**Task instructions**.
Your task is to repeat the lines below exactly, excluding any pictures they contain.
>> begin
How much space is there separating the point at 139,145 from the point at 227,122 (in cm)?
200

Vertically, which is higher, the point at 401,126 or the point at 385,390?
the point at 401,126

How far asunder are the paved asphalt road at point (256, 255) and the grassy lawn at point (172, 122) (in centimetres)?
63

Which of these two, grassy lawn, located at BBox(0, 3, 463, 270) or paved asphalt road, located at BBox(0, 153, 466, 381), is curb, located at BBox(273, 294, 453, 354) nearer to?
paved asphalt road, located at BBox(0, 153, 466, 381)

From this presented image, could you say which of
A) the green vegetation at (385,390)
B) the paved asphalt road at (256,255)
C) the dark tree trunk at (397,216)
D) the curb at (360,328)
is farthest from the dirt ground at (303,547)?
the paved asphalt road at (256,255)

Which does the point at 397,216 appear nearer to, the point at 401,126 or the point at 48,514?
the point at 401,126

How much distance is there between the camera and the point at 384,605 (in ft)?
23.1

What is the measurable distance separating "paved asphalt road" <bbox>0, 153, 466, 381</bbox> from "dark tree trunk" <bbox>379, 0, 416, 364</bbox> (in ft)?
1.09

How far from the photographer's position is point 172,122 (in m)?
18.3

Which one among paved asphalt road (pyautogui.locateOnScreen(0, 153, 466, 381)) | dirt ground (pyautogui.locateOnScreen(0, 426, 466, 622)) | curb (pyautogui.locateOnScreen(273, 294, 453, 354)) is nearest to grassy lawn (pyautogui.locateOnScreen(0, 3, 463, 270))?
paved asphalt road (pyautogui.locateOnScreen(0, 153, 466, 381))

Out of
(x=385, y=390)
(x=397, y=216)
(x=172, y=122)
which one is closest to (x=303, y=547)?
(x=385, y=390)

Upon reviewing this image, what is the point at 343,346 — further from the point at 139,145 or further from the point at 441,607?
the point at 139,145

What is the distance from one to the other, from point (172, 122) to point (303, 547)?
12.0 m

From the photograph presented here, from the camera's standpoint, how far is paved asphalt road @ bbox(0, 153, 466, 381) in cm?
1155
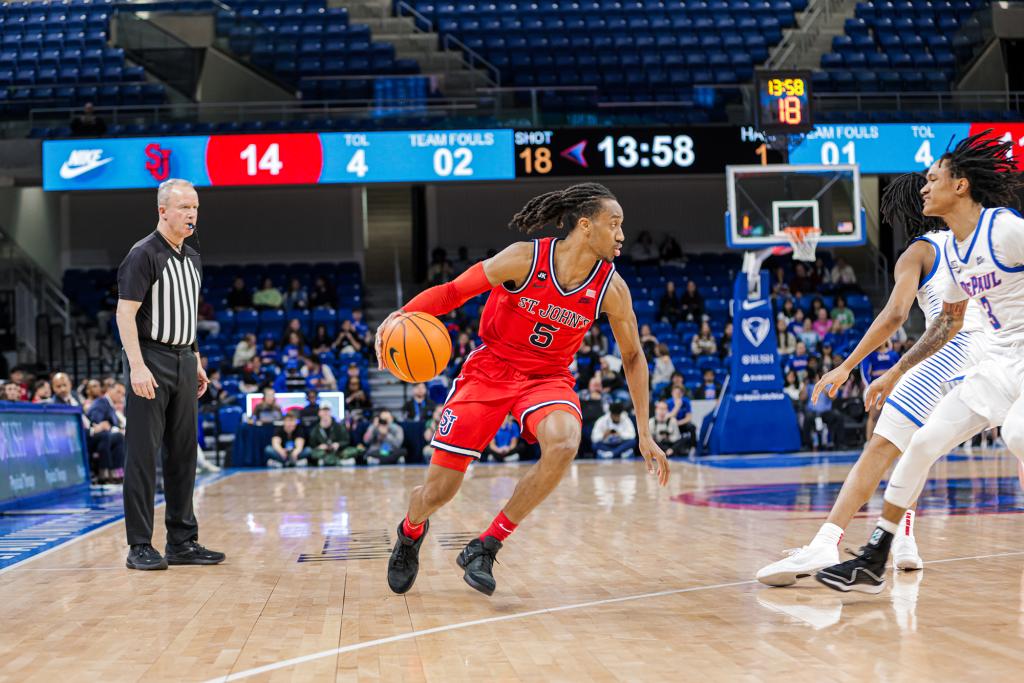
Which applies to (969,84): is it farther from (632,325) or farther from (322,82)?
(632,325)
>> end
**Answer to this problem**.
How much space is there separating the point at 139,145 from the point at 227,122 (in cm)?
200

Vertically, which is higher, the point at 401,126 or the point at 385,390?
the point at 401,126

How far asunder are the paved asphalt road at point (256, 255) and the grassy lawn at point (172, 122) (in centimetres)?
63

Which of these two, grassy lawn, located at BBox(0, 3, 463, 270) or paved asphalt road, located at BBox(0, 153, 466, 381), is curb, located at BBox(273, 294, 453, 354) nearer to?
paved asphalt road, located at BBox(0, 153, 466, 381)

From this presented image, could you say which of
A) the green vegetation at (385,390)
B) the paved asphalt road at (256,255)
C) the dark tree trunk at (397,216)
D) the curb at (360,328)
is farthest from the dirt ground at (303,547)?
the paved asphalt road at (256,255)

Which does the point at 397,216 appear nearer to, the point at 401,126 or the point at 48,514?
the point at 401,126

How much distance is there between the camera and the point at 384,605 (in ft)?
23.1

What is the measurable distance separating "paved asphalt road" <bbox>0, 153, 466, 381</bbox> from "dark tree trunk" <bbox>379, 0, 416, 364</bbox> (in ft)?
1.09

How far from the photographer's position is point 172,122 (in m)?
18.3

Which one among paved asphalt road (pyautogui.locateOnScreen(0, 153, 466, 381)) | dirt ground (pyautogui.locateOnScreen(0, 426, 466, 622)) | curb (pyautogui.locateOnScreen(273, 294, 453, 354)) is nearest to grassy lawn (pyautogui.locateOnScreen(0, 3, 463, 270))?
paved asphalt road (pyautogui.locateOnScreen(0, 153, 466, 381))

Out of
(x=385, y=390)
(x=397, y=216)
(x=172, y=122)
which one is closest to (x=303, y=547)?
(x=385, y=390)

Upon reviewing this image, what is the point at 343,346 — further from the point at 139,145 or further from the point at 441,607?
the point at 139,145

What is the distance from one to the other, from point (172, 122) to point (303, 547)?
12.0 m

From the photograph presented here, from the camera's standpoint, how far is paved asphalt road @ bbox(0, 153, 466, 381) in cm?
1155
Which applies to (969,84): is it farther from (632,325) or farther from (322,82)?
(632,325)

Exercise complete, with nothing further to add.